**** Passage ****
Bali – ‘The art of giving’
Across the world, luxury island paradises compete with increasingly exclusive luxury resorts but few places offer the warmth and hospitality of Bali
The intoxicating smell of sandalwood incense fills the air as local women, dressed in exquisite sarongs and carrying intricately decorated baskets on their heads enter the peaceful temple. Each basket is filled with offerings for the gods; flowers, artisan crafts and other gifts, and is placed on a large table, which is quickly filling with baskets from other local families.
Eat, Pray, Love
This is a typical scene during festivals on the spice island of Bali. The island has a rich, authentic culture that is full of public rituals based upon the theme of giving. In fact the name Bali is said to come from a thousand year old word meaning ‘offering’. At this festive time of year, sometimes in Western culture the true meaning of giving and sharing is overlooked, surpassed instead by the intense commercialism of Christmas.
In Bali, even outside of festivals and religious ceremonies, families, office workers, shop keepers and hotel staff make daily offerings to the Hindu deities. One sees small, beautifully carved shrines everywhere on the island; beside roads, in hotel and resort complexes, and outside shops. Each is laden with tiny trays made from bamboo leaves, holding gifts of rice and flowers.
It is this strong culture of respect, sharing, love and celebration that defines Bali and is what makes the island one of the most special places in the world to experience. The Balinese must be amongst the friendliest and most welcoming people in the world, making their island a memorable destination.
Thankfully for the luxury traveller, Bali has always been at the forefront of upscale, exclusive hospitality with some of the world’s most prestigious resorts, enjoying pristine beaches, Indian Ocean views and exceptional service. Over the years Bali has continually refined its offerings for guests, with sophisticated restaurants, world class hotels and amazing beach properties.
This is a firm favourite all year round but especially at Christmas and New Year, where East meets West. International visitors can enjoy a traditional festive break and sensational New Year thanks to the islanders’ genuine ability to bring any celebration alive with a multitude of colour, flavours and sensations.
****
_What this task involves_
Pick up the Bali travel piece after its final sentence and carry it forward. The entries that follow have no connection to the Bali travel piece.
**** Source data ****
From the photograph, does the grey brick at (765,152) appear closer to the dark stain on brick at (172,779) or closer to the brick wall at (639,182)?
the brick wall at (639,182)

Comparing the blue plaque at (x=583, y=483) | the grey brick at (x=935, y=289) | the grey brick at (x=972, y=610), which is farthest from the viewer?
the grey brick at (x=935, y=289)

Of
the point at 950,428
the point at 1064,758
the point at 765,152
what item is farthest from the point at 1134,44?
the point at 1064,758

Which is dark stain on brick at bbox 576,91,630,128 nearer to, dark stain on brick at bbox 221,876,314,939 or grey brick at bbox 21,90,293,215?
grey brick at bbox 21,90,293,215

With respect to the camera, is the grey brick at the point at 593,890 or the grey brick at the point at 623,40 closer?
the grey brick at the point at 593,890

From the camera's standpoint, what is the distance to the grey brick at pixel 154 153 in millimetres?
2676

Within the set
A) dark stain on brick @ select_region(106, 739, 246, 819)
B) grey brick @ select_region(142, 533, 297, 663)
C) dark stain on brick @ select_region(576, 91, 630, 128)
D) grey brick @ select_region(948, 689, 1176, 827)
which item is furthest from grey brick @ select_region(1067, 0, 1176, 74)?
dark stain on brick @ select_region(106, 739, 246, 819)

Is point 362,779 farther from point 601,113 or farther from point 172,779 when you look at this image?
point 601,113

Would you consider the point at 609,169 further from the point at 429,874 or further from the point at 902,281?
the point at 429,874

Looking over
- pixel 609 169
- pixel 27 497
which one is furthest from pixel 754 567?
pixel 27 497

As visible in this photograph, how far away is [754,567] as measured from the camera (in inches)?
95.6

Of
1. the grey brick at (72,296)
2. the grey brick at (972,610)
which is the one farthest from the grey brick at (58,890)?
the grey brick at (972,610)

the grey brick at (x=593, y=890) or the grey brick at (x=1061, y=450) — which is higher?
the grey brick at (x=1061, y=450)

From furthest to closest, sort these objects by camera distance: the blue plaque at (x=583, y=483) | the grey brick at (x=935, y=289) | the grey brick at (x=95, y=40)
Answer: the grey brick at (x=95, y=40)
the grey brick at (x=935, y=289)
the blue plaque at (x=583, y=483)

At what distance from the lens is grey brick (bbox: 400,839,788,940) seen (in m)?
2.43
****
**** Source data ****
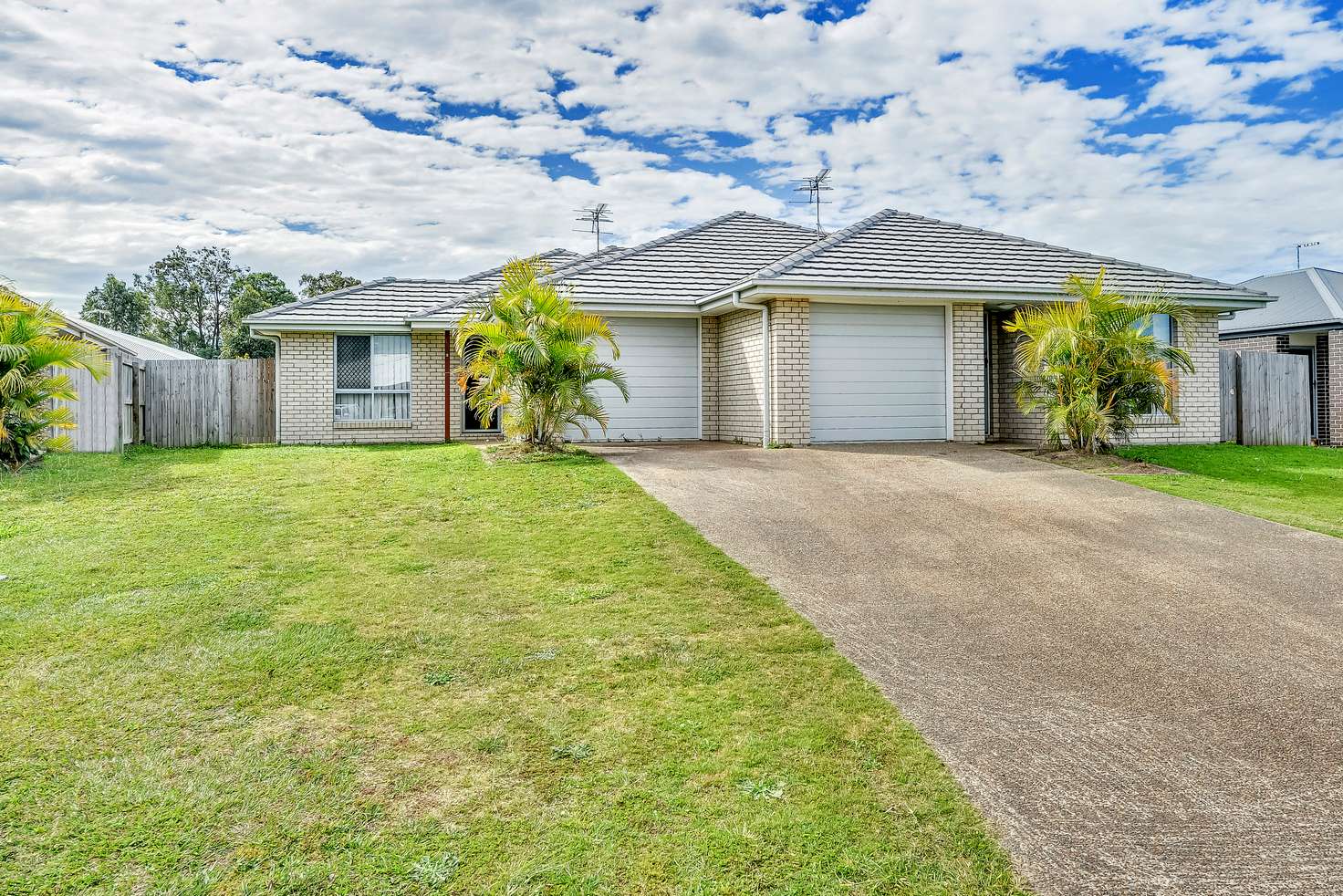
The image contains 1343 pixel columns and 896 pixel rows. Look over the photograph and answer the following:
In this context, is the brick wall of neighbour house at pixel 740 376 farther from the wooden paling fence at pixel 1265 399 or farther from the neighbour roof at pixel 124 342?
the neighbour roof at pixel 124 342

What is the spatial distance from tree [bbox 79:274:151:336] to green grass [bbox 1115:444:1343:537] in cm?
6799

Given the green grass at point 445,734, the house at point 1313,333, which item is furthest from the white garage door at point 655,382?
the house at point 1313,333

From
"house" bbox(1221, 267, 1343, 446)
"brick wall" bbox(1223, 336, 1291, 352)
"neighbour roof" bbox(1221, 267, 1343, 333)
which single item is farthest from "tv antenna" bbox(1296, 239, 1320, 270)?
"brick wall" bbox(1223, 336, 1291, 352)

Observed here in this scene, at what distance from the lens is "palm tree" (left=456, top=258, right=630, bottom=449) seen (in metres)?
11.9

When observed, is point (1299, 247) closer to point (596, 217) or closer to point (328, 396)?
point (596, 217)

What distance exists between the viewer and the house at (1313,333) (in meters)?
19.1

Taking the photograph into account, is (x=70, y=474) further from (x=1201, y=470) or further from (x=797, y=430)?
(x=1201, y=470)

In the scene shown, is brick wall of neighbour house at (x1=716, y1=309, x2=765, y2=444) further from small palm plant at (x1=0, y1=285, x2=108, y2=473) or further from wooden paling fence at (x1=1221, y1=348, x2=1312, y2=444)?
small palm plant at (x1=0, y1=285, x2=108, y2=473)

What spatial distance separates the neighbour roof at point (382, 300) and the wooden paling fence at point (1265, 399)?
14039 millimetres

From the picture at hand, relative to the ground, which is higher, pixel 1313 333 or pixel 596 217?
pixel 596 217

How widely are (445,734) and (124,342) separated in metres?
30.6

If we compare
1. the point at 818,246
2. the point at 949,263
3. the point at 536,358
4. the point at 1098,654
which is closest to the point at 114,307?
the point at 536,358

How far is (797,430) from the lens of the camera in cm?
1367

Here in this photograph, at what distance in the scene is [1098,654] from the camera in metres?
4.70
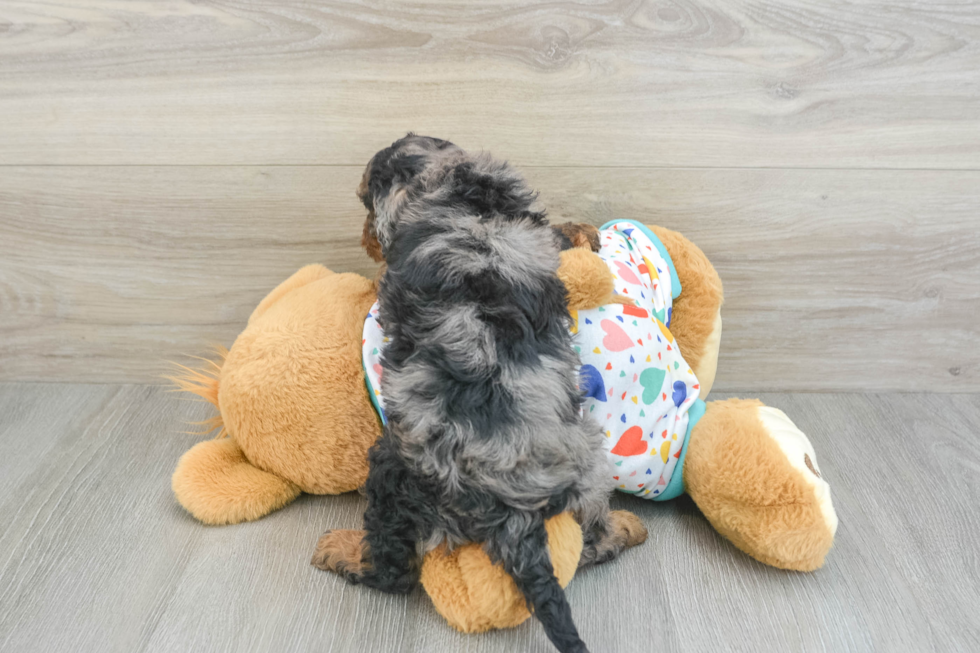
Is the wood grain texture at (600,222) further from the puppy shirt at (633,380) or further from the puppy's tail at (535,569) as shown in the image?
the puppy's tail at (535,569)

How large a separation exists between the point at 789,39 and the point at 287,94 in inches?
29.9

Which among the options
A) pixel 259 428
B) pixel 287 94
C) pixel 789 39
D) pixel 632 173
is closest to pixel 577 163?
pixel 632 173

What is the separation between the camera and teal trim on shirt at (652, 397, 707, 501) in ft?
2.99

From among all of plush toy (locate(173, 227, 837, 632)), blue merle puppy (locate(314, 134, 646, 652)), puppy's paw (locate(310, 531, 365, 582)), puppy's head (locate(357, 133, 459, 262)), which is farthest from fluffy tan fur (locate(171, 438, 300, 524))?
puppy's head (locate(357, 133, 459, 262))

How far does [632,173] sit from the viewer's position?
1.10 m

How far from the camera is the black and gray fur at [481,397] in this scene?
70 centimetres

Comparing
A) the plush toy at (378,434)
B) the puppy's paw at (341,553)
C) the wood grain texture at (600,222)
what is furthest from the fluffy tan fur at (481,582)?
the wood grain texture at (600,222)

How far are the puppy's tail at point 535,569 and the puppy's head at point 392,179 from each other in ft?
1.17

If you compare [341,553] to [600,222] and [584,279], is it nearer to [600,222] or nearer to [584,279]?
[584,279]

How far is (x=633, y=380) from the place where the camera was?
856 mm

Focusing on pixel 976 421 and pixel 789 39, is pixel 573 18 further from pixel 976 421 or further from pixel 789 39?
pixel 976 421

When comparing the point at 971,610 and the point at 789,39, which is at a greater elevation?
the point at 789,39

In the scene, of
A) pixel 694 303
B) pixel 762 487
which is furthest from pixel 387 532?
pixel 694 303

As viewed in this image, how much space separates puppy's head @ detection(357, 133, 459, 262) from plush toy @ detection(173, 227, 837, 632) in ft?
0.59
****
_Response to the exercise_
Bali has always been a favourite destination for travellers looking for a peaceful, tranquil and beautiful destination. Yet now a new generation of visitor has been inspired to come to this beautiful Indonesian island following the publication of Elizabeth Gilbert’s international best seller ‘Eat Pray Love’, recently made into a Hollywood movie starring Julia Roberts.
The south of the island has an extraordinary choice of places to stay, yet remarkably retains its charm and its unique identity. Travel inland just an hour or more and one soon discovers small villages and communities that continue to live as they have done for generations.
Ubud is one of the most famous and visited of the inland villages. From the more crowded south of the island, the journey here is fascinating. The traffic soon vanishes, the road narrows, and instead of the luxury resorts and exclusive shopping centres, there are expansive views of terraced fields flooded with water, where one often sees the locals planting emerald green rice shoots.
Ubud is an ancient spiritual centre, with a mix of yoga and holistic centres, healing retreats and spas, together with a mouth watering array of restaurants, and quirky individual cafes. The streets are lined with art galleries, craft stores, and antique shops making this one of the best places on the island for shopping.
The village also has a remarkable, seductive mix of old and new. From its ancient temple architecture to the upmarket boutiques, the village is a heady mix of ritual and luxury, of spiritual retreat and retail therapy.
There is the Sacred Monkey Forest, where one can walk amongst tropical trees towards the ancient Hindu temple full of inquisitive primates; whilst close by one can explore the traditional market, full of stalls selling spices, fine batik fabrics and exceptionally carved wooden artefacts. In total contrast one can then relax in a luxurious spa and experience one of the best massages in Asia; or eat in a world-class restaurant.
Continue north across Bali and one discovers the heart of this fascinating island. Dominated by Mount Agung, an active volcano, this is the place to enjoy stunning panoramic views and unwind in unspoilt nature; be calmed by a myriad of greens, the delicate colours of orchids, the majestic coconut palms and the enveloping sense of tranquillity. Here the villages and temples give a genuine insight into the island’s ancient culture.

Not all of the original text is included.